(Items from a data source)
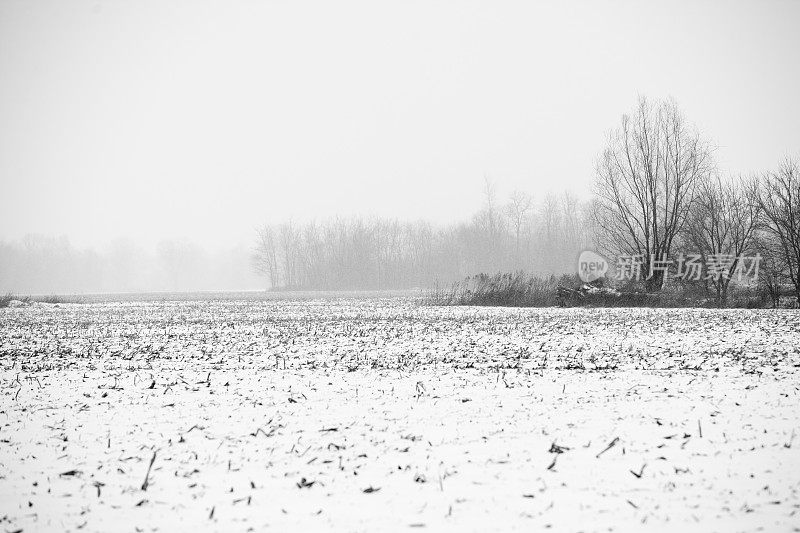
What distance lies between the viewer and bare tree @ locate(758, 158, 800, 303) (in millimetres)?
21594

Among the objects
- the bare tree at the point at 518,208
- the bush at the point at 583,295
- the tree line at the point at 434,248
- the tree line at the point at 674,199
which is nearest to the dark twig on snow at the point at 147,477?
the bush at the point at 583,295

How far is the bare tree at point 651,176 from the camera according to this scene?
26.4 meters

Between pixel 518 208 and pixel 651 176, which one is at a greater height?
pixel 518 208

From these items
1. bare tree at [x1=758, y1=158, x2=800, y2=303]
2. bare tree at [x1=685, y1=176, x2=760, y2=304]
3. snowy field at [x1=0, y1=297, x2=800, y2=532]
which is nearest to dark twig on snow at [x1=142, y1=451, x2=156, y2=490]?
snowy field at [x1=0, y1=297, x2=800, y2=532]

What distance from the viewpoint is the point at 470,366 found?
8594 millimetres

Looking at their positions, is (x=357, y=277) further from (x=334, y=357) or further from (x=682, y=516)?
(x=682, y=516)

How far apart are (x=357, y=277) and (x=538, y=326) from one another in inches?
2519

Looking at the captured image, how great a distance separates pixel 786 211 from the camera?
21859mm

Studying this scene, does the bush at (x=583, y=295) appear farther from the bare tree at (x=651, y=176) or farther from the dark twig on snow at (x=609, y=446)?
the dark twig on snow at (x=609, y=446)

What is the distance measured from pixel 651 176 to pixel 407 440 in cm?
2718

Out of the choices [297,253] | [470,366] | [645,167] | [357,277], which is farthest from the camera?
[297,253]

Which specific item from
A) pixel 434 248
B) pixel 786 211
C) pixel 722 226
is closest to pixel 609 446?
pixel 786 211

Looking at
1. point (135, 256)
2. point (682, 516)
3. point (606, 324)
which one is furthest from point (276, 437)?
point (135, 256)

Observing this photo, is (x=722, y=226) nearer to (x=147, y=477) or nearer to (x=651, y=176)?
(x=651, y=176)
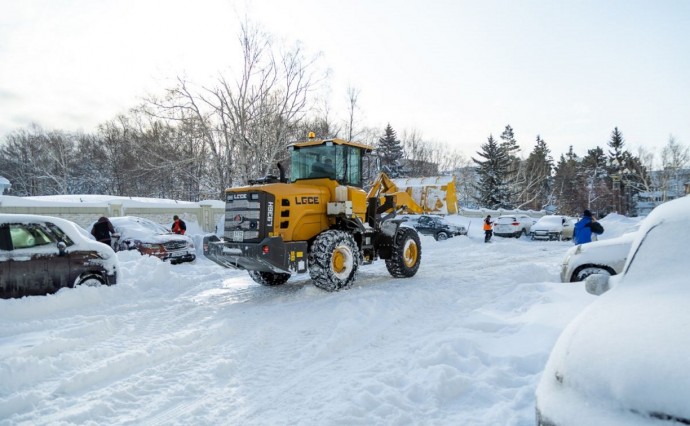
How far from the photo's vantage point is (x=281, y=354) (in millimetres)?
5258

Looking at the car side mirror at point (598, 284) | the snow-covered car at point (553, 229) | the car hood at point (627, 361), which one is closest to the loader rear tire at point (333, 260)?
the car side mirror at point (598, 284)

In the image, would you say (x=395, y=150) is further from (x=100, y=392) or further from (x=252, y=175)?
(x=100, y=392)

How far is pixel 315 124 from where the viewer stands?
107 feet

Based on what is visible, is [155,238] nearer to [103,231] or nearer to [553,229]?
[103,231]

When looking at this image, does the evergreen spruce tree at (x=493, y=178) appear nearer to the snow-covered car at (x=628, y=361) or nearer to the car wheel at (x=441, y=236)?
the car wheel at (x=441, y=236)

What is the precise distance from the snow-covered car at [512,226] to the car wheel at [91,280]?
2320 cm

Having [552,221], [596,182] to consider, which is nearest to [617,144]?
[596,182]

» **SHORT TASK**: Copy all the entries word for word. Omit any pictures.

» **WORKED SOLUTION**:
What distance lies between the viewer and bare tree @ locate(758, 158, 800, 303) (in millimetres)?
21594

Among the objects
- the bare tree at the point at 518,208
- the bush at the point at 583,295
- the tree line at the point at 434,248
- the tree line at the point at 674,199
which is nearest to the dark twig on snow at the point at 147,477?
the bush at the point at 583,295

How far is the bare tree at point 651,176 from the camera according to this scene?
26.4 meters

Between pixel 518 208 and pixel 651 176, which one is at a greater height?
pixel 518 208

From these items
1. bare tree at [x1=758, y1=158, x2=800, y2=303]
2. bare tree at [x1=685, y1=176, x2=760, y2=304]
3. snowy field at [x1=0, y1=297, x2=800, y2=532]
which is nearest to dark twig on snow at [x1=142, y1=451, x2=156, y2=490]?
snowy field at [x1=0, y1=297, x2=800, y2=532]

What distance from the viewpoint is the point at 470,366 found?
8594 millimetres

Looking at their positions, is (x=357, y=277) further from (x=334, y=357) or further from (x=682, y=516)?
(x=682, y=516)

How far apart are (x=357, y=277) and (x=538, y=326) from one another in inches?
2519

Looking at the captured image, how great a distance separates pixel 786 211 from the camera?
21859mm

Studying this scene, does the bush at (x=583, y=295) appear farther from the bare tree at (x=651, y=176) or farther from the dark twig on snow at (x=609, y=446)?
the dark twig on snow at (x=609, y=446)

What is the distance measured from pixel 651 176 to pixel 407 440 in cm?
2718

Out of the choices [297,253] | [470,366] | [645,167] | [357,277], which is farthest from the camera?
[297,253]

Which specific item from
A) pixel 434 248
B) pixel 786 211
C) pixel 722 226
is closest to pixel 609 446?
pixel 786 211

Looking at
1. point (135, 256)
2. point (682, 516)
3. point (606, 324)
which one is furthest from point (276, 437)?
point (135, 256)

Observing this photo, is (x=722, y=226) nearer to (x=147, y=477) or nearer to (x=651, y=176)?
(x=651, y=176)
How far from the photo's vantage point is (x=281, y=354) (in millimetres)?
5258

Looking at the car side mirror at point (598, 284) | the snow-covered car at point (553, 229) | the car hood at point (627, 361), which one is closest to the loader rear tire at point (333, 260)?
the car side mirror at point (598, 284)

In the image, would you say (x=395, y=150) is further from (x=100, y=392) or further from (x=252, y=175)?
(x=100, y=392)

How far is pixel 315 124 from where the viewer stands?
107 feet

Based on what is visible, is [155,238] nearer to [103,231] or nearer to [553,229]?
[103,231]

When looking at this image, does the evergreen spruce tree at (x=493, y=178) appear nearer to the snow-covered car at (x=628, y=361) or nearer to the car wheel at (x=441, y=236)?
the car wheel at (x=441, y=236)

What is the precise distance from the snow-covered car at [512,226] to the car wheel at [91,280]?
2320 cm

Having [552,221], [596,182] to consider, which is nearest to [617,144]?
[596,182]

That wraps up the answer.